Located in a tributary valley off the Rio Grande, Taos Pueblo is the most northern of the New Mexico pueblos. For nearly a millennium, the Taos Indians have lived here. It is estimated that the pueblo was built between 1000 and 1450 CE, with some later expansion. The Taos Pueblo is considered to be the oldest continuously inhabited community in the United States. The Pueblo, at some places five stories high, is a combination of many individual homes with common walls. There are over 1,900 people in the Taos pueblo community. Some of them have more modern homes near their fields and stay at their homes on the pueblo during cooler weather. There are about 150 people who live at the pueblo year-around. The Taos Pueblo was added as an UNESCO World Heritage Site in 1992 as one of the most significant historical cultural landmarks in the world; Other sites include the Taj Mahal, Great Pyramids and the Grand Canyon in the United States. For centuries, Pueblo painters have painted in tempera, clay slips, and earth pigments on woven textiles, interior walls, ceramics, and hides. Looking Elk, Albert Lujan, and Juan Mirabal adopted and mastered European painting materials and techniques.

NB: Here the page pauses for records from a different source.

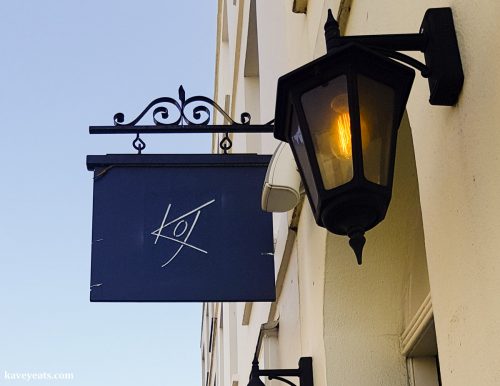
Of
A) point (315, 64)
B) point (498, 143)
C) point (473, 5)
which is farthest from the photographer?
point (315, 64)

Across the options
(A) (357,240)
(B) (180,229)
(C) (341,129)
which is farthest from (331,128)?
(B) (180,229)

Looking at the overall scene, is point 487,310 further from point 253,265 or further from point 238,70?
point 238,70

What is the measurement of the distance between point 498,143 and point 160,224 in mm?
2647

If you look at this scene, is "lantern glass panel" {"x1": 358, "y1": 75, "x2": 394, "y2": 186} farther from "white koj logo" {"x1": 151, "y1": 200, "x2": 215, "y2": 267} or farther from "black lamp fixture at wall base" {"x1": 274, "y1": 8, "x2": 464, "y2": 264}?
"white koj logo" {"x1": 151, "y1": 200, "x2": 215, "y2": 267}

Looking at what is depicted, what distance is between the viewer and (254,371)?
431 cm

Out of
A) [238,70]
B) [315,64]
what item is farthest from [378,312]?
[238,70]

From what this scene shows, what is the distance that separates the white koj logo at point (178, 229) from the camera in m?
4.17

The beginning of his artistic career
Lujan started his adulthood as a farmer. He was also a church deacon. One day Lujan painted a landscape near the church where he had been doing some maintenance. A visitor noticed his painting on a scrap board and appreciated his work. He bought Lujan some painting supplies and purchased one or more of the resulting paintings.
Professional career
Albert Lujan, largely self-taught, began painting around 1915. Throughout his career, he made over 2,000 oil and watercolor paintings. His hallmark was a drawing of an arrow. Lujan enjoyed painted in the plein air on the plaza. Often customers would purchase paintings they had seen painted. His sole source of inspiration and subject matter for his starkly realistic paintings was the Taos Pueblo village. The paintings were small souvenirs, sold for a modest price. As he was painting, his nephew, Bobby Lujan, a later famous hoop dancer, would charge visitors for his hoop dance performances. Whether Lujan painted the pueblo with or without people, there was little or no movement, portraying a timeless snapshot.